RP Seems More Inclined To Export Its Nurses

Nurses comprise the bulk of employed health professionals in the Philippines, even if their number is still inadequate relative to the need. According to Dr. Leah Paquiz, in a press conference of the Alliance of Health Workers (AHW), the Department of Health’s plantilla position for nurses remain pegged at 20,000 from 1985 up to now. This is not fully filled up.

In 2008 there were 27,000 employed nurses in the Philippines (compared to more than 80 million Filipinos) according to the National Institute for Health (NIH). Five years before, in 2003, locally employed nurses were 29,467.

Much of the decline in the locally employed nurses came from the government-employed. They decreased from 19,052 in 2003 to 17,000 in 2008.

The working condition and wage levels of the locally employed nurses especially in public hospitals are increasingly becoming deplorable as the budget allotted by the government continuously shrinks, Ebesate said. Under the health sector reform agenda, public hospitals are also increasingly being turned into “competitive” hospitals that can generate income and profits. Those that do not generate much income, such as small hospitals in provinces, have either been scaled back or closed down over the years.

In Isabela for instance, the government has closed down at least five district hospitals.

Nurses and health workers have been organizing themselves not only to have a collective voice in improving their working conditions but also to help improve the government’s delivery of health services. “That is the distinguishing feature of our genuine trade unionism,” Ebesate said.

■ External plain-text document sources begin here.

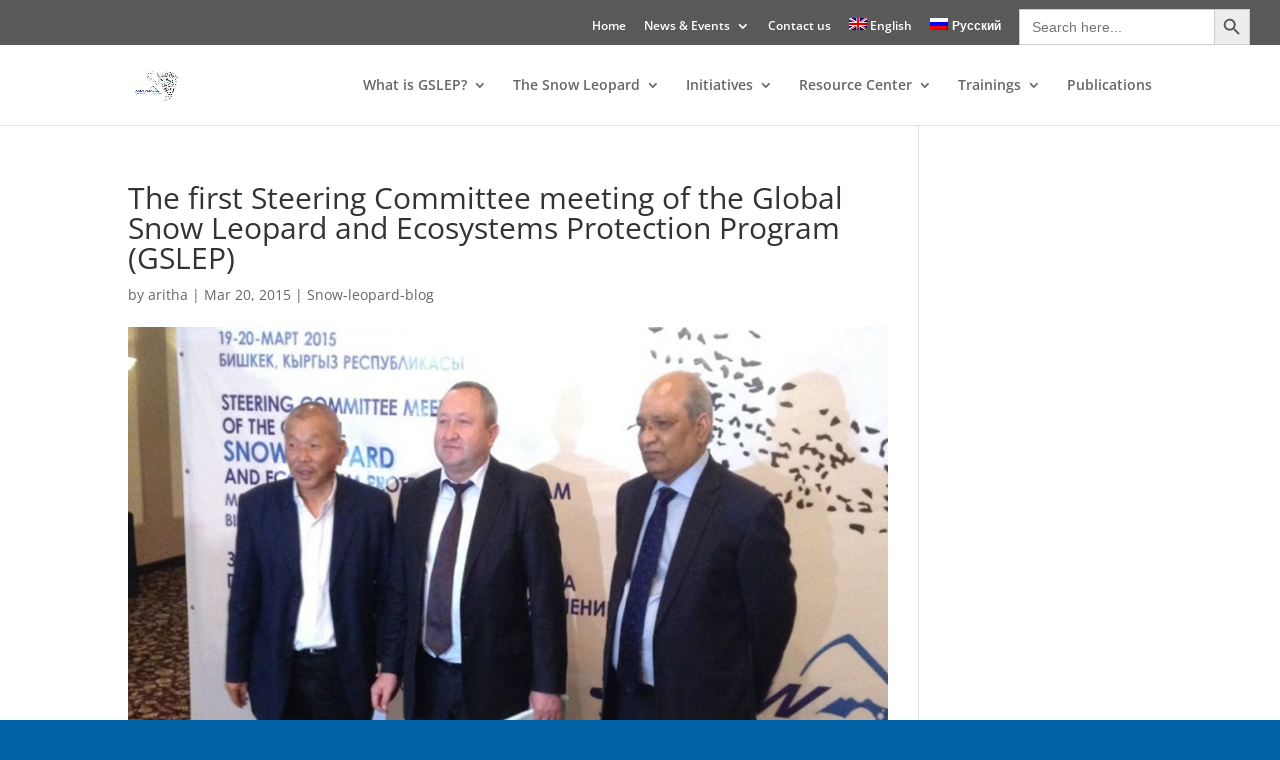

--- FILE ---
content_type: text/css
request_url: https://globalsnowleopard.org/wp-content/et-cache/global/et-divi-customizer-global.min.css?ver=1767431532
body_size: 154
content:
p:last-of-type{padding-bottom:40px}#breadcrumbs{font-size:15px;margin-top:20px;color:#158399;text-align:right;padding-bottom:15px;margin-right:83px}.et_pb_section_0{padding-top:10px!important;padding-right:0px;padding-bottom:0px;padding-left:0px}.page_heading{font-weight:600;text-transform:uppercase;font-size:64px;color:#565656!important;letter-spacing:3px;line-height:1.5em;padding-bottom:0px}element.style{text-align:center}.et_pb_post{border-width:1px!important;border-color:#000!important}.menu_class{font-weight:800!important}.menu_class1{font-weight:600!important;font-size:20px!important}#et-secondary-nav li ul,#top-header{background-color:#595959}a.bigblue,a.smallblue{color:#ffffff!important;background:#88bdff;background:-webkit-gradient(linear,left top,left bottom,from(#88bdff),to(#60a7ff));background:#669999;border:0px solid #669999}a.bigblue:hover,a.smallblue:hover{color:#ffffff!important}.downloadimage{background-color:#669999;padding:15px;color:#ffffff;border-radius:12px;font-size:19px}.et_pb_module.et_pb_button,.et_pb_promo_button{display:inline-block;color:inherit;background-color:#669999}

Indeed, the AHW, for instance, and the All-UP Workers Union, have not only pressed for wage hike and increased budget for health but often engaged the government on issues related to the privatization and commercialization of hospitals. Privatization, they say, has made health services more expensive to mostly poor Filipinos.

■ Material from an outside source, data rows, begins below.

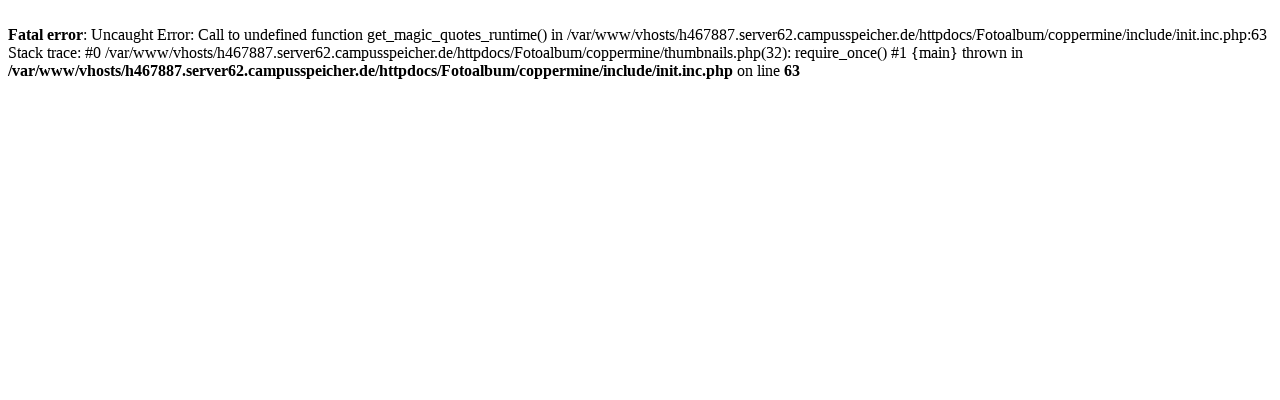

--- FILE ---
content_type: text/html; charset=UTF-8
request_url: http://www.uhrmacherkunst.com/thumbnails.php?album=24&page=9
body_size: 266
content:
<br />
<b>Fatal error</b>:  Uncaught Error: Call to undefined function get_magic_quotes_runtime() in /var/www/vhosts/h467887.server62.campusspeicher.de/httpdocs/Fotoalbum/coppermine/include/init.inc.php:63
Stack trace:
#0 /var/www/vhosts/h467887.server62.campusspeicher.de/httpdocs/Fotoalbum/coppermine/thumbnails.php(32): require_once()
#1 {main}
  thrown in <b>/var/www/vhosts/h467887.server62.campusspeicher.de/httpdocs/Fotoalbum/coppermine/include/init.inc.php</b> on line <b>63</b><br />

Ignoring the Nursing Act and Magna Carta for Public Health Workers

Years of struggle for an increase in the public nurses’ salaries succeeded in 2002 when the previous Philippine Nursing Act was amended. It expressly stipulated that the nurses’ entry-level salary grade (SG) would be elevated to SG-15 from SG-10.

But this rise in salary grade was never really implemented. Amid the public sector employees’ continued calls for long-delayed salary increases, benefits and hazard pay, the Salary Standardization Law-3 (SSL3) was passed last year. It was touted to respond to the state health workers’ plea.